Introduction
What is a Provider in CAT? Why do I need to know?
What is a Provider in CAT?
In CAT, you define Data sources - there you tell CAT where is the data you want to test and give friendly names to these sources. But CAT also needs to know about the format of the data - is it CSV file, is it MS Excel workbook, is it ORACLE database? CAT accesses data using Providers.
Simply said, Provider is something that can return row(s) of data. CAT has comes out-of-the-box with many implemented providers, see Overview of implemented providers.
Where Do I Use Providers?
Data Sources Definitions
When you define Data sources you want to test, you have to specify a provider. Example:
Data Sources:
- Name: DWH
Provider: SqlServer@1
Connection string: data source=localhost;integrated security=true;initial catalog=DWH
- Name: DwhModel
Provider: PowerBI@1
Connection string: "DwhModel"
See the Provider row in DWH
data source? It tells CAT that it should connect to a SQL server database. In the other data source, you instruct CAT to use its skills to connect to locally open Power BI Desktop file (DwhModel.pbix
) and gives you opportunity to test your model before you share it with the rest of your team or with users.

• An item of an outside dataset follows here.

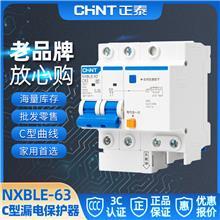 正泰漏电保护器漏电断路器 NXBLE 32A家用漏电保护器空气开关 DZ47升级款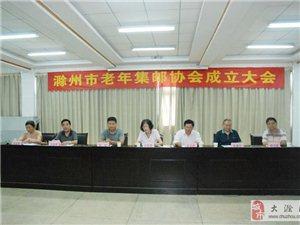 滁州市成立老年集邮协会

List of Tests and/or Data sources
In CAT you have a freedom where you define and maintain your tests and data sources. You can manage them in a YAML file(s), in a relational database, whatever suits you.
In fact, any Provider implemented in CAT can be used to provide Data Sources and Tests definitions.
So if your tests are in a relational table in a PostgreSQL database, tell it to CAT like this:
Get list of tests from:
- Provider: Postgres@1
Connection string: "%DWH_CONNECTION_STRING%" # environment variable is used here
Query: select * from public.test_definitions;
You can use different providers for tests and data sources, more providers for each etc. See Project files for more details.
Versions
OK, I get it, but what is the @1
at the end in all the examples? Well, databases (and other software) evolve, and so do the necessary drivers. To make things even more complicated, there are usually multiple ways how to connect to the data. These facts simply cannot be hidden and a user must be aware of that.
The documentation contains details about how exactly is CAT connecting to the data, such as what driver it uses and in what versions.
There are two primary reasons why versions were introduced to providers:
-
More ways how to access data. E.g., for
SqlServer
provider, we have a version that uses .NETSystem.Data.SqlClient
namespace (@1) and a version that uses newer .NETMicrosoft.Data.SqlClient
namespace (@2 - not yet implemented). -
Backward compatibility. Whenever there will be troubles with backward compatibility of a new version of a driver, we’ll keep the existing one and create new one with a raised version.
This also means that more versions of a single CAT provider can be supported at the same time.